What is Bush up to re/India, Iran & nukes?

2006-12-26

Richard Moore

Original source URL:

        It was "outrageous that the president has repeatedly stated
        the greatest threat to U.S. national security is a nuclear
        Iran, yet explicitly rejects Congress' declaration that it
        shall be the official policy of the United States that India
        will not use its nuclear technology to help develop Iran's
        nuclear weapons arsenal," Harkin said in a press release.


http://www.truthout.org/docs_2006/122106B.shtml

http://today.reuters.com/news/articlenews.aspx?type=politicsNews&storyID=2006-12-21T115200Z_01_N20406847_RTRUKOC_0_US-NUCLEAR-INDIA-USA.xml&WTmodLoc=Home-C5-politicsNews-2

Bush India statement raises Congress concerns
Thu Dec 21, 2006 6:52 AM ET

By Carol Giacomo, Diplomatic Correspondent

WASHINGTON (Reuters) - A statement by President George W. Bush issued in 
connection with the just-signed U.S.-India civil nuclear cooperation law has 
raised concerns that Bush may try to circumvent some of Congress' intentions, 
lawmakers and analysts say.

The statement, clarifying Bush's views on law and policy, was issued after he 
signed new legislation on Monday permitting U.S. sales of nuclear fuel and 
reactors to India for the first time in 30 years.

In the statement, Bush said his signature "does not constitute my adoption of 
the statements of policy (in the law) as U.S. foreign policy." Also in 
responding to reports mandated by Congress, he would consider how releasing data
requested by lawmakers might "impair foreign relations."

In one of its most controversial directives, Congress stipulated in the law that
presidents should report annually on India's cooperation in restraining Iran's 
nuclear program, which Bush has condemned as a major international threat.

"With his recent signing statement, once again the president has shown he views 
Congress as a nuisance rather than an equal branch of government under the 
Constitution," said Sen. Thomas Harkin of Iowa, a Democrat whose party will 
control a majority of the new Congress to be sworn in next month.

It was "outrageous that the president has repeatedly stated the greatest threat 
to U.S. national security is a nuclear Iran, yet explicitly rejects Congress' 
declaration that it shall be the official policy of the United States that India
will not use its nuclear technology to help develop Iran's nuclear weapons 
arsenal," Harkin said in a press release.

'THUMBING HIS NOSE'

In the statement, Bush also said he considered as only "advisory" a 
congressional directive prohibiting nuclear transfers to India that conflict 
with guidelines of the 45-nation Nuclear Suppliers Group, which the United 
States helped establish years ago to restrain nuclear trade.

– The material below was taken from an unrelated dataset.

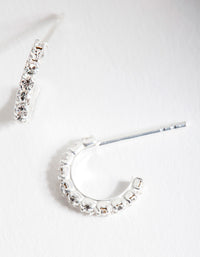 Sterling Silver Cubic Zirconia Mini Huggie Earrings - link has visual effect only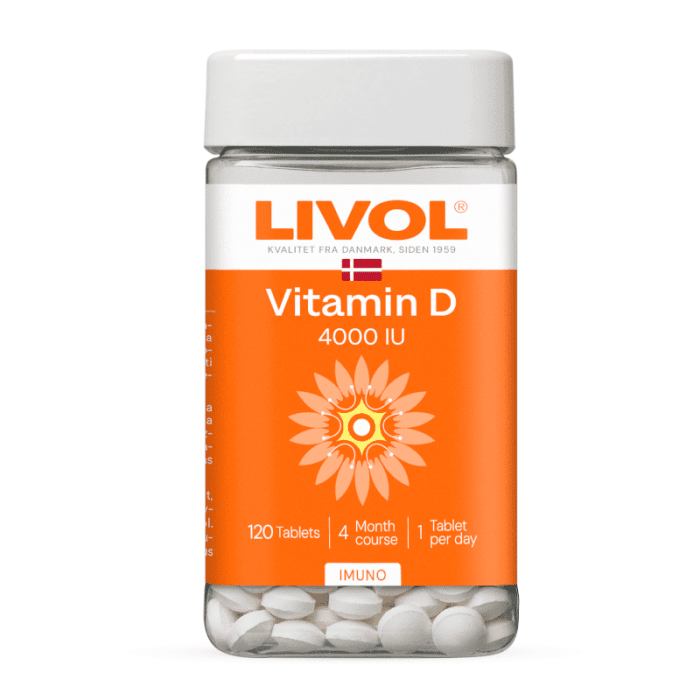 LIVOL EXTRA Vitamin D 4000TV tabletės, N120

Democratic Rep. Edward Markey of Massachusetts said this shows Bush is 
"reserving the right to ignore the Nuclear Suppliers Group."

The president is "turning decades of U.S. international policy on its head -- 
and thumbing his nose at Congress at the same time," added Markey, co-chair of 
the House of Representatives task force on non-proliferation.

Before U.S. nuclear exports to India can begin, several other approvals are 
needed, including an NSG decision to change its rules prohibiting trade with 
India and passage of a second U.S. law.

Some non-proliferation experts worry that if the United States is unable to win 
NSG approval -- which must be by unanimous consent -- Bush will let the trade 
with India go forward.

The White House and State Department rejected such interpretations of Bush's 
statement.

Asked if Bush might ignore the NSG, a State Department official told Reuters: 
"No, quite the opposite."

He said that while NSG guidelines are "political commitments," Secretary of 
State Condoleezza Rice "has been very clear that we're not going to do the 
(nuclear) deal without consensus in the NSG."

Meanwhile, a White House official said the statement's treatment of the NSG "is 
not regarding any particular intended course of foreign policy or with any 
particular practical effect in terms of intended treatment of material (nuclear)
transfer."

Rather, the statement is intended to deal with the "domestic issue of government
power rather than an issue of international nuclear policy," he said.

Justice Department lawyers were concerned the way the law is written meant that 
a change in NSG rules would force a change in U.S. law, a U.S. official said.